[START Document extract]

The Explainer: Barbarians

That was a scene from National Lampoon’s “Animal House” which glorified fraternities as a boozing, womanizing, but essentially carefree and extremely fun, college institutions. Because of that, authorities were portrayed in the film as paranoid party poopers, with a killjoy attitude towards freedom and fun.

But today, fraternities, once more, hog the headlines. An initiate has died. Demands for justice seem to be falling on deaf ears.

What drives people to belong, and who risk life and limb to do so? And is this a situation fratmen have coming to them, or part of a larger, violent, instinct in our society? That’s what we’ll try to get to grips with, tonight.

I’m Manolo Quezon. The Explainer.

 

I. Church, Club, and School

 

When Cris Anthony Mendez died, the reactions were intense. Manifestos were written, denouncing hazing. Statements were issued, condemning fraternities. Analyses poured forth, to explain why students risked life and limb to join fraternities. Investigations were promised, but hampered by witnesses going into hiding. Secret meetings by fraternity members were held to figure out damage control. Students held an indignation rally on the UP campus. Off-campus, speeches were made, existing anti-hazing legislation was criticized and amendments were proposed.

We have been here before; we’ve been shocked, angry, insistent on justice, before. Why are we in the same place, all over again? One reason is, fraternities are design with survival in mind.

Fraternities are one of the few institutions that have an institutional memory, and which cherishes traditions. They are organizations that serve, for their members, as part of the bedrock of society. I’ve long pointed out that our society, at least for the upper classes, and the middle class which tries to copy the upper class, is defined by three institutions. They are, church, club, and school.

All these institutions require a rite of passage. For Christians, your initiation into the religion begins with baptism. For schools, you have ceremonies to mark your passage from grade school to high school and when you finish college. For clubs, they invariably mark the acceptance of new members with some sort of ceremony, which at times requires some sort of hazing.

[END Document extract]
[START Supplied information]

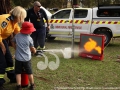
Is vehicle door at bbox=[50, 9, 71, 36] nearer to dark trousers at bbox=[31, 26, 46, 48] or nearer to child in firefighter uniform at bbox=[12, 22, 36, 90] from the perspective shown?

[END Supplied information]

§ **Problems to work on**
1/ In the transcript about fraternities and hazing, which three institutions does the speaker say define society for the upper and middle classes?
2/ Write the next part of the transcript about fraternities and hazing, starting right after its final sentence.

§ **Answers below**
1/ Church, club, and school.

2/
Think of it. Weird ceremonies, peculiar costumes, claims of occult or other kinds of specialized knowledge, hanging out, networking and getting drunk: men love it, and they choose certain faiths, go to certain schools, set up and join certain clubs, to find excuses to wear wacky disguises and learn secret handshakes.

I once met a gentleman who recounted to me, with great pride, how he participated in the hazing of Ferdinand Marcos. He told me how Marcos nearly died. How he and the others who took part in the hazing, took it as a sign of future greatness that Marcos lived. He told me all this, at a time, after Edsa, when the Marcos name hadn’t been rehabilitated by amnesia yet; and I will never forget how he spoke of the Upsilon reunions in Malacanang, with such fondness.

Long before most of you watching tonight were born, fraternities not only existed, but had initiations notorious for the violence of the hazing.

There’s a reason behind the existence of frats, and their rituals. And oddly enough, it has something to do with a freedom you and I take freedom for granted today. The freedom of association.

The oldest fraternity in the world is Phi Beta Kappa, which holds immense prestige as an honor society.

The Phi Beta Kappa Society was founded in 1776, and it was the first collegiate organization to adopt a Greek-letter name  in the USA. Phi Beta Kappa stands for philosophia biou kubernetes — “Love of learning is the guide of life.”That was an era, after all, when education was in the Classical mode, and Greek and Latin were the languages of knowledge.

The history of Phi Beta Kappa points out that at the time it was created, freedom of association was a rare, if not impossible, thing to exercise. Students who wanted to debate any issue was severely restricted within college premises, so students gathered in the Apollo Room of the Raleigh Tavern in Williamsburg To maintain their freedom, the students who formed the society adopted an oath of secrecy, a badge or key using symbols that couldn’t easily be understood by non-members: mottos in Greek, a language even more inaccessible than Latin; an initiation; and a handshake.

By the 19th century, fraternities had come to bear different priorities in mind. The priorities weren’t love of learning, or freedom to engage in intellectual discussions. Instead, the priorities revolved around power: either gaining, and maintaining, professional influence, or obtaining and protecting political power. Often, it involved both: professional influence as a means of securing political importance.

For example, Kenneth York, writing in the Michigan Law Review in 1952, wrote of the origins of fraternities identified with the profession of law.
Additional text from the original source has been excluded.